Unter Abwägung von Risiken kann auch ein aggressiver Angriff unter Ausnutzung von Schwachstellen erfolgen. Nach dem Motto „das Gras wächst immer nach“ werden laufend neue Schwachstellen entdeckt bzw. „alte“ wieder aktiv. Einerseits durch Veränderung von bestehenden Strukturen, Implementierung von neuen Funktionen oder Anwendungen im Unternehmen. Anderseits werden laufen Schwachstellen in bestehenden Komponenten (z.B. Router, Firewalls, Office-Produkten) gefunden und veröffentlicht. Aus diesem Grund empfiehlt sich die regelmäßige Wiederholung von Gefährdungsanalysen.

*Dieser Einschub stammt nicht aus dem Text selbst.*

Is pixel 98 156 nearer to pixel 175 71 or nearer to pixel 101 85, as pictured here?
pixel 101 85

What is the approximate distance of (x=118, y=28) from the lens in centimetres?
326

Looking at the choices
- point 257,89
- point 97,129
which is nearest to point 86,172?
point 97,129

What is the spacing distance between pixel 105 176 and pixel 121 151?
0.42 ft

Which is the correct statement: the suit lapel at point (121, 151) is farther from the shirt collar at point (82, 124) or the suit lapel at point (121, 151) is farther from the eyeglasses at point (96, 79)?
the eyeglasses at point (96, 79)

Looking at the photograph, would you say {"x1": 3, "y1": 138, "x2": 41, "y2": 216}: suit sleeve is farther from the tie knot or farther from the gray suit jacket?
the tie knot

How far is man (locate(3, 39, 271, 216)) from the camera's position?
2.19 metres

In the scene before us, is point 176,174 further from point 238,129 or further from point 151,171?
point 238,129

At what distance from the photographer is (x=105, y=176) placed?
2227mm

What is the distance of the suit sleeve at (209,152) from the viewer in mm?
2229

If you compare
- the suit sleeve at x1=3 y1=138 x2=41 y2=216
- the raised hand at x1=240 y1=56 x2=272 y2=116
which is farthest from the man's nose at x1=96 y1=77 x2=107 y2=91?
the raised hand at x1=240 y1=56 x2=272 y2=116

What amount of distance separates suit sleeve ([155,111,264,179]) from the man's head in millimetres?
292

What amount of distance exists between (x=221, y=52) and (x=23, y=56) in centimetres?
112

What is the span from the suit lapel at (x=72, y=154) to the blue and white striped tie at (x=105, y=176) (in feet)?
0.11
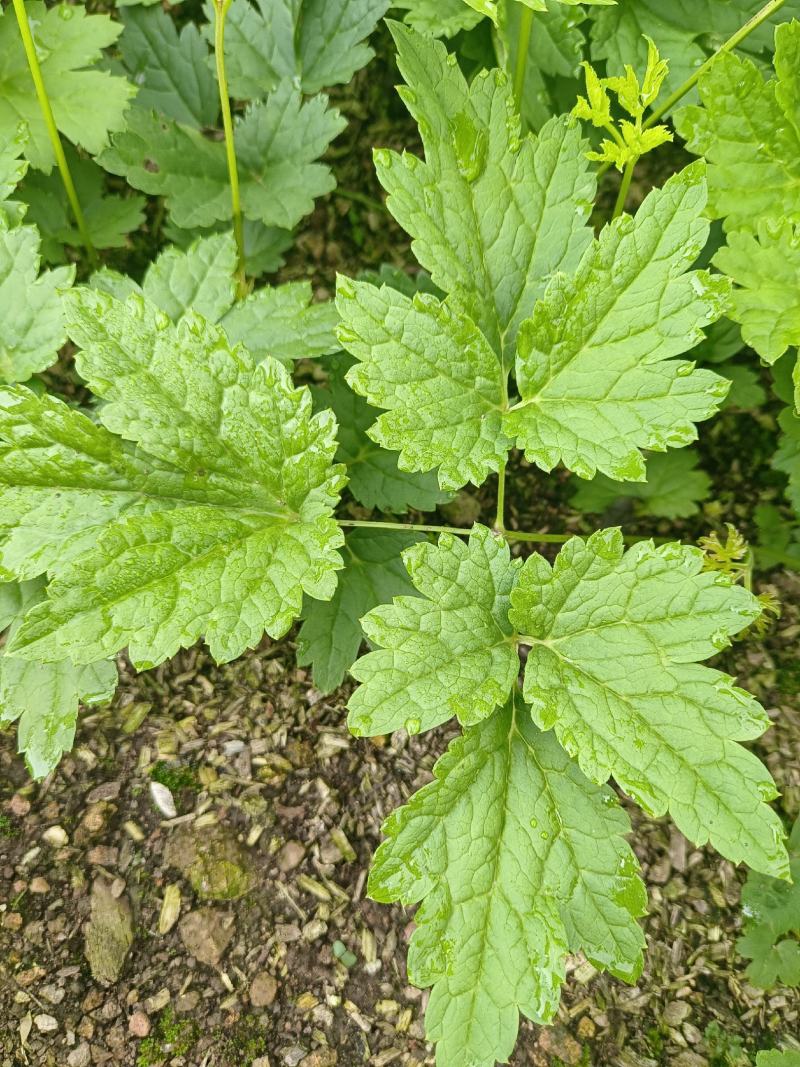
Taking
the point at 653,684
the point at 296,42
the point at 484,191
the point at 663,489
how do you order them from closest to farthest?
the point at 653,684
the point at 484,191
the point at 296,42
the point at 663,489

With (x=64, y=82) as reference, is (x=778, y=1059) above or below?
below

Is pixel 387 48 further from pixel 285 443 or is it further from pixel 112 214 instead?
pixel 285 443

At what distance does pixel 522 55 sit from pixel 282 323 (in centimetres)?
79

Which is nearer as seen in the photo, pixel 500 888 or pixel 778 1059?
pixel 500 888

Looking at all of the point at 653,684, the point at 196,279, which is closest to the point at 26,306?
the point at 196,279

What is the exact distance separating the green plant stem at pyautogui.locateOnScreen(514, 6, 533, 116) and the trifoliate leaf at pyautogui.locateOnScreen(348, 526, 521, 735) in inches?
41.9

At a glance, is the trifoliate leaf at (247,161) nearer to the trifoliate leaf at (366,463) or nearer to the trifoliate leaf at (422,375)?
the trifoliate leaf at (366,463)

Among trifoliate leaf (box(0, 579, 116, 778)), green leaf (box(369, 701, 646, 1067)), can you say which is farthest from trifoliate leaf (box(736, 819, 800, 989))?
trifoliate leaf (box(0, 579, 116, 778))

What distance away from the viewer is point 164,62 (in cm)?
220

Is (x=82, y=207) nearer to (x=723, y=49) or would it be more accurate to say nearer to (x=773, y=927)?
(x=723, y=49)

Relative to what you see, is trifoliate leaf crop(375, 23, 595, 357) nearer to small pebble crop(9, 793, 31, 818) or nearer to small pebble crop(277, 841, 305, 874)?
small pebble crop(277, 841, 305, 874)

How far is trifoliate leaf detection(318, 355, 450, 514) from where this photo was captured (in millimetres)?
2004

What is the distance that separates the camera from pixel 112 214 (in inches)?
85.9

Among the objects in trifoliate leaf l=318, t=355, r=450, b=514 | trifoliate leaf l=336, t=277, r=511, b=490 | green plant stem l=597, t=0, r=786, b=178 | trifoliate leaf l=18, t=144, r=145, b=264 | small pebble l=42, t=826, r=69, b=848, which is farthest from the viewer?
trifoliate leaf l=18, t=144, r=145, b=264
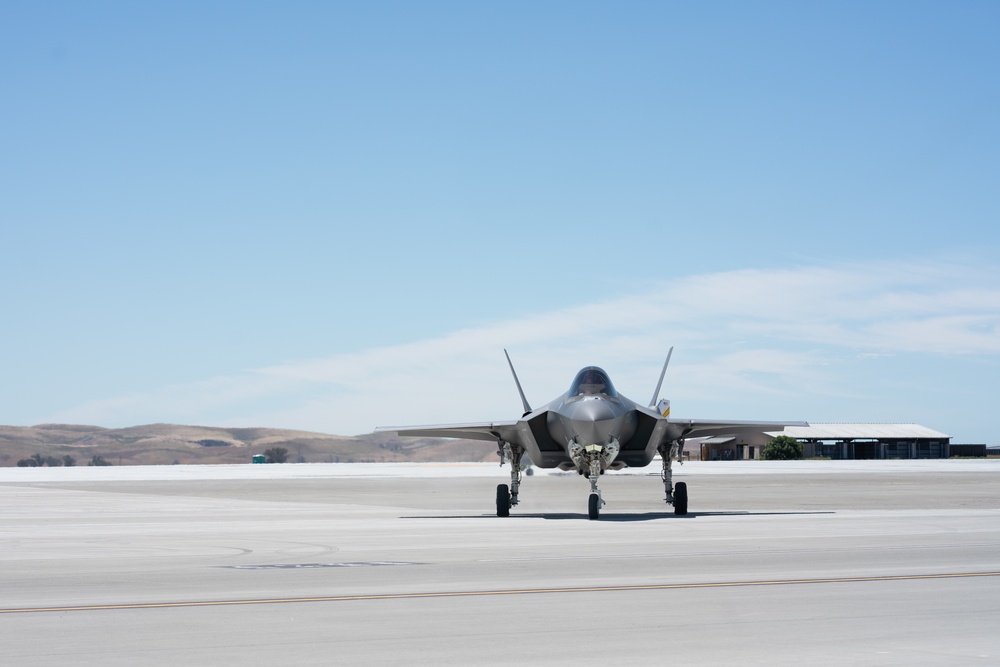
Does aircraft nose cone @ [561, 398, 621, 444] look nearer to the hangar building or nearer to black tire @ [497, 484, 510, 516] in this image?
black tire @ [497, 484, 510, 516]

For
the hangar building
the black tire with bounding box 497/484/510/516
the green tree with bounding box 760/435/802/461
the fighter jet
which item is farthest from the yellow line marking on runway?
the hangar building

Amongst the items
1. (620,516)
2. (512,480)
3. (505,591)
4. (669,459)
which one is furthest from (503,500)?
(505,591)

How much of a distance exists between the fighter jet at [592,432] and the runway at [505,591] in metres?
1.78

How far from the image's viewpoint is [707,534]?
57.1 ft

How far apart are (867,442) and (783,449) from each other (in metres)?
11.0

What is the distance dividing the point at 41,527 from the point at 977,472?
2187 inches

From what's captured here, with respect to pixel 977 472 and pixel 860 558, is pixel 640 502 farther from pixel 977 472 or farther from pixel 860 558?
pixel 977 472

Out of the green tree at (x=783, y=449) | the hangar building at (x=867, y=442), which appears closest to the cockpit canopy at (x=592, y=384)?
the green tree at (x=783, y=449)

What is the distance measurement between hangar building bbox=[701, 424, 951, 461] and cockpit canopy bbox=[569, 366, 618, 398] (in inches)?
3147

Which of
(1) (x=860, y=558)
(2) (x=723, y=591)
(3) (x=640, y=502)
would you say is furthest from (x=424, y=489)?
(2) (x=723, y=591)

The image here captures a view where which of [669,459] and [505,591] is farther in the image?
[669,459]

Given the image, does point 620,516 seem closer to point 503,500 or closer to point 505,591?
point 503,500

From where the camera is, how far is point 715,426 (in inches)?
1013

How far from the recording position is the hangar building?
332 feet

Regelmäßige Gefährdungsanalysen werden auch von sog. Cyber-Crime-Versicherungen gefordert, um die Bemessungsgrundlage der Versicherungsprämien festzulegen. Auch sind Gefährdungsanalysen essentiell bei der Bewertung von Informationssicherheit im Rahmen von Maßnahmen der Internen Revision.